▶ _Source text_:
# [SOLVED] acer aspire one z5g wireless problem



## wickedsick (Mar 29, 2011)

hi guys. a new problem for the netbook just surfaced. i cant turn on the wireless connection. this more of aspire one has a latch on the bottom right hand side but when i click it to turn it on it doesnt work!! any ideas??


----------



## Techie19 (Feb 10, 2008)

*Re: acer aspire one z5g wireless problem*

Have you checked in device manager to see if there's any yellow ? Or ! Marks next to the wireless device? Or any other devices?

And did this problem just start occuring?


----------



## wickedsick (Mar 29, 2011)

*Re: acer aspire one z5g wireless problem*

YEAH! there is a yellow? next to the wireless device. what should i do?


----------



## joeten (Dec 4, 2008)

*Re: acer aspire one z5g wireless problem*

hi go to the acer support site for your model and download the wifi driver and install


----------



## wickedsick (Mar 29, 2011)

*Re: acer aspire one z5g wireless problem*

i cant seem to find the driver anywhere!! not even on the acer website. they dont seem to have a listing for my netbook model of z5g.


----------



## joeten (Dec 4, 2008)

*Re: acer aspire one z5g wireless problem*

Hi try acerpanam Welcome to Acer Pan America


----------



## wickedsick (Mar 29, 2011)

*Re: acer aspire one z5g wireless problem*

that website doesnt have it either. i know the wireless card im using is the atheros ar5bxb63. so if anyone knows where i can get the driver for this card please let me know.


----------



## wickedsick (Mar 29, 2011)

*Re: acer aspire one z5g wireless problem*

ok i looked it up and found the wireless driver but there are still yellow? on ethernet controller and video controller. what are these for?


----------



## Techie19 (Feb 10, 2008)

*Re: acer aspire one z5g wireless problem*

Ethernet is for your wired network RJ-45 cable. And video is for your graphics. U gotta do the same as with your wifi. Download the drivers. Anytime you see a yellow ? That means the driver is no good. And anytime u see a yellow ! That means the device is disbaled.


----------



## joeten (Dec 4, 2008)

▶ _What you have to do_:
In the Acer Aspire One wireless thread, what does a yellow exclamation mark next to a device mean?

▶ _Extracted entries_:
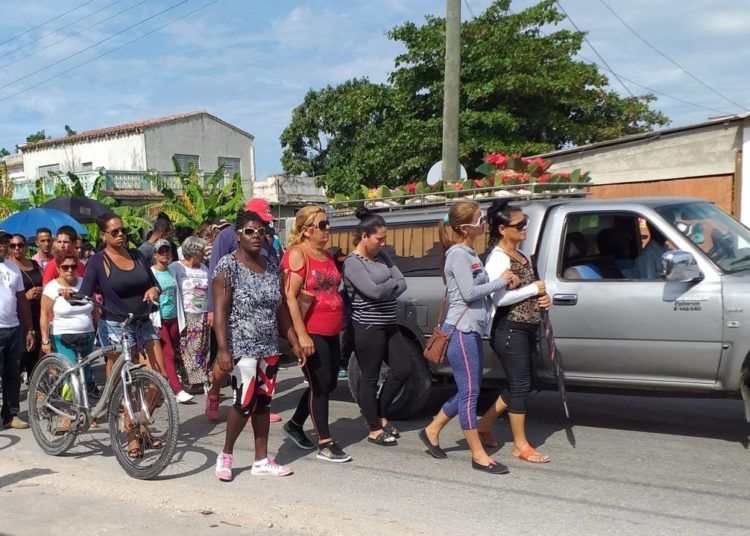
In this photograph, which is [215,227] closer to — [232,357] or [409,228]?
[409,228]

---

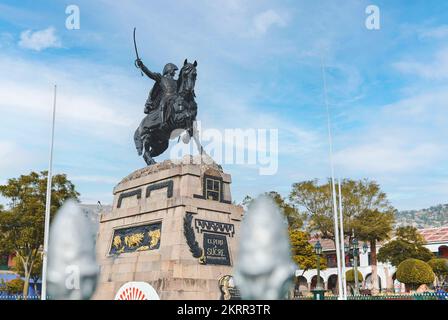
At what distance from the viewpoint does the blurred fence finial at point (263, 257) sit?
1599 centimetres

▶ _Task solution_:
It means the device is disabled.